Reproduce sin cambios el fragmento del texto sobre el viaje a Sicilia que empieza en las palabras "La región de" y termina después de "toda la estadía.".

Texto para leer:
§ §
“La Sicilia”, viaje al corazón de un mito argentino

La región de Sicilia debe ser uno de los lugares más presentes en el imaginario de los argentinos. Un sitio que probablemente muchos no conocen, y que hasta se les dificultaría identificar en un mapa, pero que despierta ideas muy precisas relacionadas con la familia, la comida, el mar y la mafia.

No sé cuántos de los inmigrantes italianos que llegaron a Argentina a finales del siglo diecinueve y principios del veinte eran sicilianos. Probablemente unos cuantos. Uno de ellos era mi bisabuelo. Y aunque no viajamos a Sicilia para encontrarnos con nuestras raíces italianas, sí que fue algo que tuvimos presente durante toda la estadía.

Aterrizamos en el aeropuerto de Catania al atardecer de un miércoles previo al fin de semana largo de pascua. Detrás de la ciudad se erguía la impresionante silueta del Etna, uno de los volcanes más activos del mundo. Nuestros planes para cuatro días y medio en Sicilia eran ambiciosos. Luego de una primera noche y un par de horas en Catania, tomaríamos un auto de alquiler y daríamos la vuelta completa a la isla (unos 900 kilómetros de ruta), haciendo unas cuantas paradas para conocer alguno de sus lugares más emblemáticos.
§ §
Filas de datos:

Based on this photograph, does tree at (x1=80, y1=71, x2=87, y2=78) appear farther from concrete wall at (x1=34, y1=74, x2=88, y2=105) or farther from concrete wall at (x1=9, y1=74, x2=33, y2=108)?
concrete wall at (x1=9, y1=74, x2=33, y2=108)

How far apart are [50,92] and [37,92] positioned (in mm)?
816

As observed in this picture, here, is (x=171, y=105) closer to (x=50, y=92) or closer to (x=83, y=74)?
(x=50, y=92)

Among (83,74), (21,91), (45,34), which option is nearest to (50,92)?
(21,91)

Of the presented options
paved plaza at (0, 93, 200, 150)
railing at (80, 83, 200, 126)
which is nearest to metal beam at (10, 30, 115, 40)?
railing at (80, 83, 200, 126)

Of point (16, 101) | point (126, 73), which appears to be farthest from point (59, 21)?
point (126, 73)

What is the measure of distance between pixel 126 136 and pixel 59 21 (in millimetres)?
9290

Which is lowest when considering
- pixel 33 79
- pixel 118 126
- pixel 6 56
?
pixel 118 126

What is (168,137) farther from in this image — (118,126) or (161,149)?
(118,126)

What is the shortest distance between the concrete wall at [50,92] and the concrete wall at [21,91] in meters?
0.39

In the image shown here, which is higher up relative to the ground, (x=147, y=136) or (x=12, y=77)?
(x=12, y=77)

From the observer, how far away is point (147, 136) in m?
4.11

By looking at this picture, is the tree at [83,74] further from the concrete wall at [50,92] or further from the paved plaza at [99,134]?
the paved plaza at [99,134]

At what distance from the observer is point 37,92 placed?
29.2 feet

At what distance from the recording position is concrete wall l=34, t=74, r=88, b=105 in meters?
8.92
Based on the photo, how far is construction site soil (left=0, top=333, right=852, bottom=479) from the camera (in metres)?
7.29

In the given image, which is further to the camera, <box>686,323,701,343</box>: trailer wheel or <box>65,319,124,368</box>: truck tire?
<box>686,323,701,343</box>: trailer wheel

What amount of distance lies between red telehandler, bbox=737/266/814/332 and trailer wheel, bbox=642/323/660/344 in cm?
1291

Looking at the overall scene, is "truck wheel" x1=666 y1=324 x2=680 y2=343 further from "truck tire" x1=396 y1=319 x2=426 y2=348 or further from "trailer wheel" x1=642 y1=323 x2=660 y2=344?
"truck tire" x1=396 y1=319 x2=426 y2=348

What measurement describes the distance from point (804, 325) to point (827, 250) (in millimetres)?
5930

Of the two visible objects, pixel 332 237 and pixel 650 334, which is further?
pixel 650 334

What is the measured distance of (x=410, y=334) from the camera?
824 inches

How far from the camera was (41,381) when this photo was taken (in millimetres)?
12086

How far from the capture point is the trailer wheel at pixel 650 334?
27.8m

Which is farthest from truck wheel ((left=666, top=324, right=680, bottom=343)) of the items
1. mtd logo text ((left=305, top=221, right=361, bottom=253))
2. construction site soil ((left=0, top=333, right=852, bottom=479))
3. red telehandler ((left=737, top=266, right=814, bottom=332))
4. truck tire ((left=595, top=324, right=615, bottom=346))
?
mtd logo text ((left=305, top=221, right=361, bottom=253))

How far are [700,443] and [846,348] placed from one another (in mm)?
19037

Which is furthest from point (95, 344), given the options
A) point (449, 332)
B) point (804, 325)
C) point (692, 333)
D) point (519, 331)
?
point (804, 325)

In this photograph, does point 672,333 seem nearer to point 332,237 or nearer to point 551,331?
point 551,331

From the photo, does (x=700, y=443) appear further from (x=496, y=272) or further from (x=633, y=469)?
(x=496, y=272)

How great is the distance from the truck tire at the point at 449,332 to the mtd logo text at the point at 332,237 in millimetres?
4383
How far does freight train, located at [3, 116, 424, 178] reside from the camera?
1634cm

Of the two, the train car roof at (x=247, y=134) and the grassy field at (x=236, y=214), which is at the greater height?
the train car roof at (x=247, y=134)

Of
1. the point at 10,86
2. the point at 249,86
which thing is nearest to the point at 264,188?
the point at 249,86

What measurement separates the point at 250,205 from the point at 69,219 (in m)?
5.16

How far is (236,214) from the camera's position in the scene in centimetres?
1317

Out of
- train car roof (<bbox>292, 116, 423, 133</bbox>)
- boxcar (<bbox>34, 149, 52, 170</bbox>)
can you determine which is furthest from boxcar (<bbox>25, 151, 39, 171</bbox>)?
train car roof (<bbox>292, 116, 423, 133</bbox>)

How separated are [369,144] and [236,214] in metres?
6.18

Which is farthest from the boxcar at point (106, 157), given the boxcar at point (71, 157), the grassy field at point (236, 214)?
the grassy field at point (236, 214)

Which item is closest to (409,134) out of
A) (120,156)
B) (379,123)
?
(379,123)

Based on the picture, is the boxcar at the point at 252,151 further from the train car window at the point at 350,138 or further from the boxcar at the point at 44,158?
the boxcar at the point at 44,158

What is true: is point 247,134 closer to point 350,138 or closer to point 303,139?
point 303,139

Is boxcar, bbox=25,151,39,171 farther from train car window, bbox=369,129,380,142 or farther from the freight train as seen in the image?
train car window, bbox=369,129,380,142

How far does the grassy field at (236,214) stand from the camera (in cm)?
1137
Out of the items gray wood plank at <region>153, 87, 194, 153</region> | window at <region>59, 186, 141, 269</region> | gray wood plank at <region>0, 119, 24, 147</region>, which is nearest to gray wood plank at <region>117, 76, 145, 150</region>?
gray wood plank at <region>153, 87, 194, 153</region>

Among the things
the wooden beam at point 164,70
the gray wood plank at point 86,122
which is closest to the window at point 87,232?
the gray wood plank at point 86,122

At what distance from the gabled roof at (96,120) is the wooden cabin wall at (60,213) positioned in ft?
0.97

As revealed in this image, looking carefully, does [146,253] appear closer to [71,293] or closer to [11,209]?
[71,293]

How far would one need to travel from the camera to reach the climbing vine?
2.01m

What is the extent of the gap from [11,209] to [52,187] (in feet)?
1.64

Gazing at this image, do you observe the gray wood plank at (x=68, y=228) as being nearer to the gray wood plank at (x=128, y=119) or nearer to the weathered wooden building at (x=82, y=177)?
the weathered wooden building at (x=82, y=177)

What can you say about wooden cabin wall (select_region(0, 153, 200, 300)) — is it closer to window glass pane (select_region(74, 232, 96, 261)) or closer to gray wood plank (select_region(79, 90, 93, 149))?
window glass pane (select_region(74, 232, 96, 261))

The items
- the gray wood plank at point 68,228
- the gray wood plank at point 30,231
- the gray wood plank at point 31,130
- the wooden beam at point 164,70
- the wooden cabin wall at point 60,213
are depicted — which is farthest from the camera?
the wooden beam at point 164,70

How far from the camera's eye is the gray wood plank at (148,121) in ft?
§ §
Respuesta al ejercicio:
La región de Sicilia debe ser uno de los lugares más presentes en el imaginario de los argentinos. Un sitio que probablemente muchos no conocen, y que hasta se les dificultaría identificar en un mapa, pero que despierta ideas muy precisas relacionadas con la familia, la comida, el mar y la mafia.

No sé cuántos de los inmigrantes italianos que llegaron a Argentina a finales del siglo diecinueve y principios del veinte eran sicilianos. Probablemente unos cuantos. Uno de ellos era mi bisabuelo. Y aunque no viajamos a Sicilia para encontrarnos con nuestras raíces italianas, sí que fue algo que tuvimos presente durante toda la estadía.